Michael Elmore holds the position of SVP, Global Chief Information Security Officer (CISO) at GSK.  Prior, he was the CISO for Haleon, GSK’s Consumer Healthcare business, which was divested in 2022. In this role, Michael was responsible for successfully standing up the dedicated Cybersecurity Office for the new company spinout.

Before GSK, Michael was the Chief Experience Officer for Cisco’s $15B Enterprise Networking & Security Business Unit, and before Cisco, he was the Global CISO at Cigna Healthcare (Fortune 15).

Michael is a forward leaning technologist and has spent his entire career building and leading technology teams across several functional areas, including Cyber Security, IT infrastructure, Application Development, Contact Center and Collaboration. He has executive experience on both the customer and vendor sides of the table, leading large Infrastructure and Cyber Security transformations at UnitedHealth Group, Cigna, and GSK as well as driving the customer experience transformation towards a software-first, subscription-based business at Cisco. He has a proven track record of execution through M&A and insourcing transitions, improving security, compliance and driving cost optimization, while leading distributed teams in fast evolving global markets, including China and India.
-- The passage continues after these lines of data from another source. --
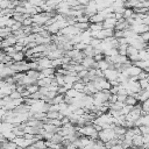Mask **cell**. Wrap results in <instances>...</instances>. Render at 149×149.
Instances as JSON below:
<instances>
[{
  "label": "cell",
  "instance_id": "6da1fadb",
  "mask_svg": "<svg viewBox=\"0 0 149 149\" xmlns=\"http://www.w3.org/2000/svg\"><path fill=\"white\" fill-rule=\"evenodd\" d=\"M116 135H115V132L113 128H105V129H101L98 132V139L100 141H102L104 143L112 140V139H115Z\"/></svg>",
  "mask_w": 149,
  "mask_h": 149
},
{
  "label": "cell",
  "instance_id": "7a4b0ae2",
  "mask_svg": "<svg viewBox=\"0 0 149 149\" xmlns=\"http://www.w3.org/2000/svg\"><path fill=\"white\" fill-rule=\"evenodd\" d=\"M94 87L98 91H102V90H109L111 88V83L108 80H106L104 77H97L94 80H92Z\"/></svg>",
  "mask_w": 149,
  "mask_h": 149
},
{
  "label": "cell",
  "instance_id": "3957f363",
  "mask_svg": "<svg viewBox=\"0 0 149 149\" xmlns=\"http://www.w3.org/2000/svg\"><path fill=\"white\" fill-rule=\"evenodd\" d=\"M102 72H104V78H105L106 80H108L109 83L116 80V79H118V76H119V73H120L115 68H109V69H107V70H105V71H102Z\"/></svg>",
  "mask_w": 149,
  "mask_h": 149
},
{
  "label": "cell",
  "instance_id": "277c9868",
  "mask_svg": "<svg viewBox=\"0 0 149 149\" xmlns=\"http://www.w3.org/2000/svg\"><path fill=\"white\" fill-rule=\"evenodd\" d=\"M36 63H37V70H38V71H41V70H43V69H47V68H52V66H51V59L48 58L47 56L40 57V58L36 61Z\"/></svg>",
  "mask_w": 149,
  "mask_h": 149
},
{
  "label": "cell",
  "instance_id": "5b68a950",
  "mask_svg": "<svg viewBox=\"0 0 149 149\" xmlns=\"http://www.w3.org/2000/svg\"><path fill=\"white\" fill-rule=\"evenodd\" d=\"M116 22H118V20L115 19L114 13H113L112 16H109V17H107L102 21V29H114Z\"/></svg>",
  "mask_w": 149,
  "mask_h": 149
},
{
  "label": "cell",
  "instance_id": "8992f818",
  "mask_svg": "<svg viewBox=\"0 0 149 149\" xmlns=\"http://www.w3.org/2000/svg\"><path fill=\"white\" fill-rule=\"evenodd\" d=\"M80 64L85 68V69H92V68H95V64H97V62L94 61V58L93 57H84L83 58V61L80 62Z\"/></svg>",
  "mask_w": 149,
  "mask_h": 149
},
{
  "label": "cell",
  "instance_id": "52a82bcc",
  "mask_svg": "<svg viewBox=\"0 0 149 149\" xmlns=\"http://www.w3.org/2000/svg\"><path fill=\"white\" fill-rule=\"evenodd\" d=\"M54 78L52 77H42L40 79H37L36 84L40 86V87H48L49 85H51Z\"/></svg>",
  "mask_w": 149,
  "mask_h": 149
},
{
  "label": "cell",
  "instance_id": "ba28073f",
  "mask_svg": "<svg viewBox=\"0 0 149 149\" xmlns=\"http://www.w3.org/2000/svg\"><path fill=\"white\" fill-rule=\"evenodd\" d=\"M9 57H10L12 62H21V61H23L26 58L23 51H14L13 54L9 55Z\"/></svg>",
  "mask_w": 149,
  "mask_h": 149
},
{
  "label": "cell",
  "instance_id": "9c48e42d",
  "mask_svg": "<svg viewBox=\"0 0 149 149\" xmlns=\"http://www.w3.org/2000/svg\"><path fill=\"white\" fill-rule=\"evenodd\" d=\"M132 141H133V147H136V148H142L143 147V135L142 134L134 135Z\"/></svg>",
  "mask_w": 149,
  "mask_h": 149
},
{
  "label": "cell",
  "instance_id": "30bf717a",
  "mask_svg": "<svg viewBox=\"0 0 149 149\" xmlns=\"http://www.w3.org/2000/svg\"><path fill=\"white\" fill-rule=\"evenodd\" d=\"M134 14H135V10L134 8H126L122 13V17L125 20H128V19H133L134 17Z\"/></svg>",
  "mask_w": 149,
  "mask_h": 149
},
{
  "label": "cell",
  "instance_id": "8fae6325",
  "mask_svg": "<svg viewBox=\"0 0 149 149\" xmlns=\"http://www.w3.org/2000/svg\"><path fill=\"white\" fill-rule=\"evenodd\" d=\"M83 54H84L85 57H93V56H94V48L88 44V45H86L85 49L83 50Z\"/></svg>",
  "mask_w": 149,
  "mask_h": 149
},
{
  "label": "cell",
  "instance_id": "7c38bea8",
  "mask_svg": "<svg viewBox=\"0 0 149 149\" xmlns=\"http://www.w3.org/2000/svg\"><path fill=\"white\" fill-rule=\"evenodd\" d=\"M85 84H86V83H84L81 79H79V80H77L76 83H73L72 87H73L74 90L79 91V92H83V91H84V88H85Z\"/></svg>",
  "mask_w": 149,
  "mask_h": 149
},
{
  "label": "cell",
  "instance_id": "4fadbf2b",
  "mask_svg": "<svg viewBox=\"0 0 149 149\" xmlns=\"http://www.w3.org/2000/svg\"><path fill=\"white\" fill-rule=\"evenodd\" d=\"M38 88H40V86H38L37 84H31V85H28V86H26V91H27L29 94L36 93V92L38 91Z\"/></svg>",
  "mask_w": 149,
  "mask_h": 149
},
{
  "label": "cell",
  "instance_id": "5bb4252c",
  "mask_svg": "<svg viewBox=\"0 0 149 149\" xmlns=\"http://www.w3.org/2000/svg\"><path fill=\"white\" fill-rule=\"evenodd\" d=\"M139 56L141 61H149V51L147 49L139 50Z\"/></svg>",
  "mask_w": 149,
  "mask_h": 149
},
{
  "label": "cell",
  "instance_id": "9a60e30c",
  "mask_svg": "<svg viewBox=\"0 0 149 149\" xmlns=\"http://www.w3.org/2000/svg\"><path fill=\"white\" fill-rule=\"evenodd\" d=\"M74 26H76L80 31H84V30L88 29V27H90V22H76Z\"/></svg>",
  "mask_w": 149,
  "mask_h": 149
},
{
  "label": "cell",
  "instance_id": "2e32d148",
  "mask_svg": "<svg viewBox=\"0 0 149 149\" xmlns=\"http://www.w3.org/2000/svg\"><path fill=\"white\" fill-rule=\"evenodd\" d=\"M141 109H142V114H149V99L141 102Z\"/></svg>",
  "mask_w": 149,
  "mask_h": 149
},
{
  "label": "cell",
  "instance_id": "e0dca14e",
  "mask_svg": "<svg viewBox=\"0 0 149 149\" xmlns=\"http://www.w3.org/2000/svg\"><path fill=\"white\" fill-rule=\"evenodd\" d=\"M125 104L135 106L136 104H139V101H137V99H136L135 97H133V95H127V98H126V100H125Z\"/></svg>",
  "mask_w": 149,
  "mask_h": 149
},
{
  "label": "cell",
  "instance_id": "ac0fdd59",
  "mask_svg": "<svg viewBox=\"0 0 149 149\" xmlns=\"http://www.w3.org/2000/svg\"><path fill=\"white\" fill-rule=\"evenodd\" d=\"M88 29L91 31H99L102 29V23H90Z\"/></svg>",
  "mask_w": 149,
  "mask_h": 149
},
{
  "label": "cell",
  "instance_id": "d6986e66",
  "mask_svg": "<svg viewBox=\"0 0 149 149\" xmlns=\"http://www.w3.org/2000/svg\"><path fill=\"white\" fill-rule=\"evenodd\" d=\"M127 48H128V44H119V47H118L119 55H126L127 54Z\"/></svg>",
  "mask_w": 149,
  "mask_h": 149
},
{
  "label": "cell",
  "instance_id": "ffe728a7",
  "mask_svg": "<svg viewBox=\"0 0 149 149\" xmlns=\"http://www.w3.org/2000/svg\"><path fill=\"white\" fill-rule=\"evenodd\" d=\"M100 42H101V40L95 38V37H92L91 38V42H90V45L93 47V48H98V45L100 44Z\"/></svg>",
  "mask_w": 149,
  "mask_h": 149
},
{
  "label": "cell",
  "instance_id": "44dd1931",
  "mask_svg": "<svg viewBox=\"0 0 149 149\" xmlns=\"http://www.w3.org/2000/svg\"><path fill=\"white\" fill-rule=\"evenodd\" d=\"M139 84H140L141 90H146L148 86V80L147 79H139Z\"/></svg>",
  "mask_w": 149,
  "mask_h": 149
},
{
  "label": "cell",
  "instance_id": "7402d4cb",
  "mask_svg": "<svg viewBox=\"0 0 149 149\" xmlns=\"http://www.w3.org/2000/svg\"><path fill=\"white\" fill-rule=\"evenodd\" d=\"M140 132L142 135H149V127L148 126H140Z\"/></svg>",
  "mask_w": 149,
  "mask_h": 149
},
{
  "label": "cell",
  "instance_id": "603a6c76",
  "mask_svg": "<svg viewBox=\"0 0 149 149\" xmlns=\"http://www.w3.org/2000/svg\"><path fill=\"white\" fill-rule=\"evenodd\" d=\"M126 98H127V94H116V101L118 102H125V100H126Z\"/></svg>",
  "mask_w": 149,
  "mask_h": 149
},
{
  "label": "cell",
  "instance_id": "cb8c5ba5",
  "mask_svg": "<svg viewBox=\"0 0 149 149\" xmlns=\"http://www.w3.org/2000/svg\"><path fill=\"white\" fill-rule=\"evenodd\" d=\"M140 36H141V38L143 40V42L149 43V30H148V31H146V33H143V34H141Z\"/></svg>",
  "mask_w": 149,
  "mask_h": 149
},
{
  "label": "cell",
  "instance_id": "d4e9b609",
  "mask_svg": "<svg viewBox=\"0 0 149 149\" xmlns=\"http://www.w3.org/2000/svg\"><path fill=\"white\" fill-rule=\"evenodd\" d=\"M93 58H94L95 62H99V61H101V59L105 58V55H104L102 52H99V54H95V55L93 56Z\"/></svg>",
  "mask_w": 149,
  "mask_h": 149
},
{
  "label": "cell",
  "instance_id": "484cf974",
  "mask_svg": "<svg viewBox=\"0 0 149 149\" xmlns=\"http://www.w3.org/2000/svg\"><path fill=\"white\" fill-rule=\"evenodd\" d=\"M6 109L5 108H0V121H3V118H5V114H6Z\"/></svg>",
  "mask_w": 149,
  "mask_h": 149
}]
</instances>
Michael regularly advises venture capital firms and early to mid-stage startups that focus on IT infrastructure, Enterprise Software and Cyber Security advancements.  He currently serves as an Independent Board Director at Graphiant (Sequoia backed) and a board observer for Selector.ai.

Michael holds a B.S. and double major in Information Network Management and Marketing from the University of Minnesota.  A former college hockey player, he is passionate about sports and continues to play and coach youth hockey. He is also an avid runner and an active board member with the Special Olympics.  He and his wife Jennifer have two children, Ellie (16) and Landon (12).

Nate Vanderheyden is an Executive Director and Deputy CISO for the U.S. Banks at Morgan Stanley.

Mr. Vanderheyden is responsible for the evaluation and evolution of banking systems to enhance cyber resiliency and defensive measures. He started at the firm in 2018 on the Wealth Management Cybersecurity team in direct support of Global Banking Technology and the Private Bank.

Prior to joining Morgan Stanley, Mr. Vanderheyden served for 11 years in the U.S. Marine Corps and was deployed to Iraq and Afghanistan. His last six years of duty were spent at the National Security Agency (NSA), where he conducted and led a team performing computer network operations, advised senior government officials, and authored multiple policy documents shaping cyberspace operations in support of the U.S. Intelligence Community and national security objectives.